* _Direction 1_
Could you output, verbatim, everything from "## Roger the" down to "work (Theoben Fenman)." in the forum thread about Eley Wasp pellets below?

# Bought Some Eley Wasp Pellets!



## johnbaz (Jan 30, 2005)

Hi all

A couple of weeks ago I bought two multipump pneumatic air rifles and 7,000 Eley Wasp pellets!!

Anyone that's in to airguns will know that true Eley Wasp pellets aren't available any more and another pellet called 'Wasps' are made in their place!

Eley Wasps were very high quality consistent pellets but the new ones are plain rubbish!! different weights of pellets in one tin and many are deformed (modern rubbish ones have a barcode on the lid!!) ..

I bought a full carton of ten tins still in the original card box, these boxes are quite rare as the gunshops removed the pellets to stack them on the shelves and the cartons were thrown away!!

The purple tins are 5.5mm, the blue tins are .22 (5.6mm), the .22 are for imperial sized barrels, the purple for metric (European) ones..










I don't think I posted a pic of the guns, Top one is a Japanese Sharps Innova in .22cal, Bottom one is an American Benjamin Sheridan C9a in .20 (6mm) cal..










I also have a collection of old pellets too (along with some more modern ones)!










Here's a few old actions that I bought last week too!!










I have a spare Lincoln Jeffries stock to fit to the bottom action which is a BSA Light pattern gun in number one bore!!










I still need to source some more parts to get the rusty old girl up and running!!

The serial# L9122 dates her to 1920 but she needs a loading tap, intermediate cocking lever, sear and spring, guard and screws! Oh and a mainspring :yes:

Cheers, John


----------



## Silver Hawk (Dec 2, 2003)

Very interesting John! :thumbsup:


----------



## William_Wilson (May 21, 2007)

I still have about 20 pounds of .22s from the 1960s in my basement somewhere.

Later,

William


----------



## Roger the Dodger (Oct 5, 2009)

Blimey, Jon....another collection? I use Webley AccuPells (3rd tray down, top row, second in from left) in my .22 rabbit eliminator at work (Theoben Fenman).

* _Direction 2_
Can you filter the records below down to only the lines that contain the string "chair", with case counting, and copy those lines unchanged?

* _Data records_

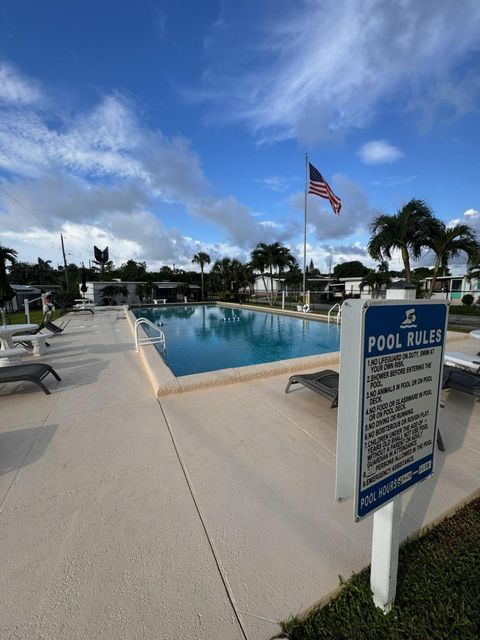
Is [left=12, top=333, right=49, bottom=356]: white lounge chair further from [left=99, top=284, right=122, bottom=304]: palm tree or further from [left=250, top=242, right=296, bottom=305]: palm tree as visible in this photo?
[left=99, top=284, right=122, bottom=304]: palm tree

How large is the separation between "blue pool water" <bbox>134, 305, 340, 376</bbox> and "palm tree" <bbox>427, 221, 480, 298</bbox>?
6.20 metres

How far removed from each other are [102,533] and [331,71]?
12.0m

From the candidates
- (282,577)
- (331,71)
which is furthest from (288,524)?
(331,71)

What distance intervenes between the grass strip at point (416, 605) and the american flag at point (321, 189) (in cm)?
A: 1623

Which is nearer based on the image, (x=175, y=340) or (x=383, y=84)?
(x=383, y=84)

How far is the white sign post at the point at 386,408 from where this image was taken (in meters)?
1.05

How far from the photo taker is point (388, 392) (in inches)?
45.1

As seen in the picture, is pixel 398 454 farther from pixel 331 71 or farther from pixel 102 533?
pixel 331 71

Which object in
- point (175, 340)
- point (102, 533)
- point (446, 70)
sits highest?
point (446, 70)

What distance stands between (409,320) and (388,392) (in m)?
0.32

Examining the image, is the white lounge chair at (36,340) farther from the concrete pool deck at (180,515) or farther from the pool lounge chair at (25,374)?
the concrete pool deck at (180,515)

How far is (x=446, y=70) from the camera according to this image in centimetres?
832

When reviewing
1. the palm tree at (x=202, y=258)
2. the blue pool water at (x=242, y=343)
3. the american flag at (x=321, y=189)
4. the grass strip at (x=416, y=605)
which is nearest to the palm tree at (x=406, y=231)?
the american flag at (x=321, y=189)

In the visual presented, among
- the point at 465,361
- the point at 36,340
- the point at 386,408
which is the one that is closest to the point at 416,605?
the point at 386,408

...

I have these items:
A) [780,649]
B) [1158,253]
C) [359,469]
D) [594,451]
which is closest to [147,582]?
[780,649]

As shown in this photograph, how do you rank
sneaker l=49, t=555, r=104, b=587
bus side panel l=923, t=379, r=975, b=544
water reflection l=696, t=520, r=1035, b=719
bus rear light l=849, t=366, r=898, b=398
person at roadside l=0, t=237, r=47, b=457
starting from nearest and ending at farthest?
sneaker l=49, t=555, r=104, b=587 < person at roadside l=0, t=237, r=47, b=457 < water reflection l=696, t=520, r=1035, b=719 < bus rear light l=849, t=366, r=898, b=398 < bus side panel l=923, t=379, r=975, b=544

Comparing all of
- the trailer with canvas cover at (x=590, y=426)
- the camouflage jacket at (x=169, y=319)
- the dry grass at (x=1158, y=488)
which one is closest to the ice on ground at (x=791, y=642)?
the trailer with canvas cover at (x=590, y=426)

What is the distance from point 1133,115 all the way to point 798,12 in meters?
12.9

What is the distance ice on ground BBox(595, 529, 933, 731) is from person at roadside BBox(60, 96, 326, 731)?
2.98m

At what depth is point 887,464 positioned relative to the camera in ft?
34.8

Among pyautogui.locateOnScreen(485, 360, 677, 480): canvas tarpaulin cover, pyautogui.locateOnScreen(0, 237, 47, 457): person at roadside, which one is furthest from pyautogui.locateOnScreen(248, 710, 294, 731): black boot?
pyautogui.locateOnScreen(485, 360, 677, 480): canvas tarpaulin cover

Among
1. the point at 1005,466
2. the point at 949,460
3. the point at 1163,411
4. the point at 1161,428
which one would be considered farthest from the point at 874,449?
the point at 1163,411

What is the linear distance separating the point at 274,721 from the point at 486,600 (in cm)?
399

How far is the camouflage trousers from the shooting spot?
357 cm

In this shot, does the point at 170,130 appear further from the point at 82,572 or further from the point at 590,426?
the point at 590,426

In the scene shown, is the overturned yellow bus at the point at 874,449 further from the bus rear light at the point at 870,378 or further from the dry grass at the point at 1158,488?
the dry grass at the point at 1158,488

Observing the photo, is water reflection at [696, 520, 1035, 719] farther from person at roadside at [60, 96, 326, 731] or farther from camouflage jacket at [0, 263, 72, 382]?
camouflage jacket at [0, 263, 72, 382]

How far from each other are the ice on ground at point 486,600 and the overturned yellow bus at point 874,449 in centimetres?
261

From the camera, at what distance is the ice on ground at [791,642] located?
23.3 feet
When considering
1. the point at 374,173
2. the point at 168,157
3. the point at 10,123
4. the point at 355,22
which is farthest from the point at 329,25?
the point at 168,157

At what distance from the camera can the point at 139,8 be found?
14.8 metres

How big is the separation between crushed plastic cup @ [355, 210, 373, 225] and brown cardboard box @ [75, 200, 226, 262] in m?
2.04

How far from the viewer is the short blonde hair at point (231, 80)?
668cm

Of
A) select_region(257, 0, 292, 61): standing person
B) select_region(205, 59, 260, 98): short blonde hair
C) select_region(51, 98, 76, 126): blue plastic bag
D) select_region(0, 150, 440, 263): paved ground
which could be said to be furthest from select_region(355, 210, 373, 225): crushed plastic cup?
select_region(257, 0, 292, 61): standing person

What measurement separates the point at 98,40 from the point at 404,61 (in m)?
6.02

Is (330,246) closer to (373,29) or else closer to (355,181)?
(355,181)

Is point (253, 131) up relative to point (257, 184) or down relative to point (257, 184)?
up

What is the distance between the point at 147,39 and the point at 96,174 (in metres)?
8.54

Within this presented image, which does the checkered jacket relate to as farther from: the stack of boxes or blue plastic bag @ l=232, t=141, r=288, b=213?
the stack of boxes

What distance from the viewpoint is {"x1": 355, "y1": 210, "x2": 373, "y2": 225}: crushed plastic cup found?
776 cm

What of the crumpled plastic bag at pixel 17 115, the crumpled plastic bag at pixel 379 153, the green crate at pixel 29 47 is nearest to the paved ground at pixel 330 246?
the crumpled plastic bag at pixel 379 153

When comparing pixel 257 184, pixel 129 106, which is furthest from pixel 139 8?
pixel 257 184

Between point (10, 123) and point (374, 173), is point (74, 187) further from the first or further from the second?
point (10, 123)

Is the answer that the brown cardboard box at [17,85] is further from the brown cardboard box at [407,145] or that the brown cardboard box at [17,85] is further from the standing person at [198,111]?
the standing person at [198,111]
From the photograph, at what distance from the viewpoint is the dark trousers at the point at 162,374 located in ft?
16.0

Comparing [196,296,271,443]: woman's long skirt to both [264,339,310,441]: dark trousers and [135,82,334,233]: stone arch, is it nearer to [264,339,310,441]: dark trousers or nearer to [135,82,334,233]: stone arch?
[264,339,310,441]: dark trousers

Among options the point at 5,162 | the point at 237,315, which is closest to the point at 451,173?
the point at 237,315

* _Full answer 1_
## Roger the Dodger (Oct 5, 2009)

Blimey, Jon....another collection? I use Webley AccuPells (3rd tray down, top row, second in from left) in my .22 rabbit eliminator at work (Theoben Fenman).

* _Full answer 2_
Is [left=12, top=333, right=49, bottom=356]: white lounge chair further from [left=99, top=284, right=122, bottom=304]: palm tree or further from [left=250, top=242, right=296, bottom=305]: palm tree as visible in this photo?
Examining the image, is the white lounge chair at (36,340) farther from the concrete pool deck at (180,515) or farther from the pool lounge chair at (25,374)?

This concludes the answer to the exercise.